In [104]:
import os
import json
import time
import pandas as pd
from tqdm import tqdm
from openrouter import OpenRouter
from google.api_core.exceptions import TooManyRequests





In [105]:
load_dotenv()
client = OpenRouter(api_key=os.getenv("OPENROUTER_API_KEY"))

In [122]:
# Load Yelp dataset (change path accordingly)
df = pd.read_csv("/yelp.csv")  # put your correct local path here
df = df[['text', 'stars']]

# Sample size to limit API calls (adjust as needed)
SAMPLE_SIZE = 10
sample_df = df.sample(SAMPLE_SIZE, random_state=42).reset_index(drop=True)


In [107]:
# Load Yelp dataset (change path accordingly)
df = pd.read_csv("/yelp.csv")  # put your correct local path here
df = df[['text', 'stars']]

# Sample size to limit API calls (adjust as needed)
SAMPLE_SIZE = 3
sample_df = df.sample(SAMPLE_SIZE, random_state=42).reset_index(drop=True)


In [108]:
CACHE_FILE = "openrouter_cache.json"

# Load existing cache or create new
if os.path.exists(CACHE_FILE):
    with open(CACHE_FILE, "r") as f:
        response_cache = json.load(f)
else:
    response_cache = {}

def save_cache():
    with open(CACHE_FILE, "w") as f:
        json.dump(response_cache, f, indent=2)

def safe_call(func, *args, retries=5, initial_wait=5, **kwargs):
    wait = initial_wait
    for attempt in range(retries):
        try:
            return func(*args, **kwargs)
        except TooManyRequests:
            print(f"Rate limit hit, retry {attempt+1}/{retries}, waiting {wait}s...")
            time.sleep(wait)
            wait *= 2
        except Exception as e:
            print(f"Error: {e}. Retrying {attempt+1}/{retries}...")
            time.sleep(wait)
            wait *= 2
    raise Exception("Max retries exceeded")
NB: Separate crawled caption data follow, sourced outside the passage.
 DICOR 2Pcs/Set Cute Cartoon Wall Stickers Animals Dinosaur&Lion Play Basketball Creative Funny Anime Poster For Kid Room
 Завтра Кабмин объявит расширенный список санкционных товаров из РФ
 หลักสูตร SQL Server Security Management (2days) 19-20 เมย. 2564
def call_with_cache(func, prompt):
    if prompt in response_cache:
        print("Using cached response")
        return response_cache[prompt]
    response = safe_call(func, prompt)
    response_cache[prompt] = response
    save_cache()
    return response


In [114]:
def call_openrouter(prompt: str) -> str:
    response = client.chat.send(
        model="mistralai/mistral-7b-instruct",
        messages=[{"role": "user", "content": prompt}],
        max_tokens=150,
        temperature=0.7,
    )
    return response.choices[0].message.content


In [110]:
def prompt_zero_shot(review):
    prompt = (
        f"Classify the following Yelp review into 1 to 5 stars. Return JSON like:\n"
        f'{{"predicted_stars": int, "explanation": str}}\n\n'
        f"Review: \"{review}\"\n"
    )
    return call_with_cache(call_openrouter, prompt)
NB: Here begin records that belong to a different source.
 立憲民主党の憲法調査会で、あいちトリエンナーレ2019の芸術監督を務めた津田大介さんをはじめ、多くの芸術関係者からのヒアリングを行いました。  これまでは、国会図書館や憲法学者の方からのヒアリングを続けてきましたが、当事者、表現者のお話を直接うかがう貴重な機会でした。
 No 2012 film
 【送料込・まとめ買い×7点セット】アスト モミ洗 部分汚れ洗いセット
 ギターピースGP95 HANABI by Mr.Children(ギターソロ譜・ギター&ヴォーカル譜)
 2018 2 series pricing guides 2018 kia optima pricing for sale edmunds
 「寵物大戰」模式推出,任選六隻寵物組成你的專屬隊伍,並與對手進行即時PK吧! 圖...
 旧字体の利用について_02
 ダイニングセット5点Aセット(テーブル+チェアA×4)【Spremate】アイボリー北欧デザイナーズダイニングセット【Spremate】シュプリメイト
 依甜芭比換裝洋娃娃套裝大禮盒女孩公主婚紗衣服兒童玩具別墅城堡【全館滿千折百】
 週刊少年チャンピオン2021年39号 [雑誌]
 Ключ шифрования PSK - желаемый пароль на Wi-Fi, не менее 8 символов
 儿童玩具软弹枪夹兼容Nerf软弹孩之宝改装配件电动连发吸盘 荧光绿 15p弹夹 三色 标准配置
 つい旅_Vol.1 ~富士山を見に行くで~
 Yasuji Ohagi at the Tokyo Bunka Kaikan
def prompt_few_shot(review):
    few_shot_example = """
Review: "The food was amazing and the service was excellent."
{"predicted_stars": 5, "explanation": "Positive sentiment about food and service."}

Review: "Terrible experience. Waited an hour and food was cold."
{"predicted_stars": 1, "explanation": "Negative experience with waiting time and food quality."}
"""
    prompt = (
        f"Classify the following Yelp review into 1 to 5 stars. Return JSON like:\n"
        f'{{"predicted_stars": int, "explanation": str}}\n\n'
        f"Examples:\n{few_shot_example}\n"
        f"Review: \"{review}\"\n"
    )
    return call_with_cache(call_openrouter, prompt)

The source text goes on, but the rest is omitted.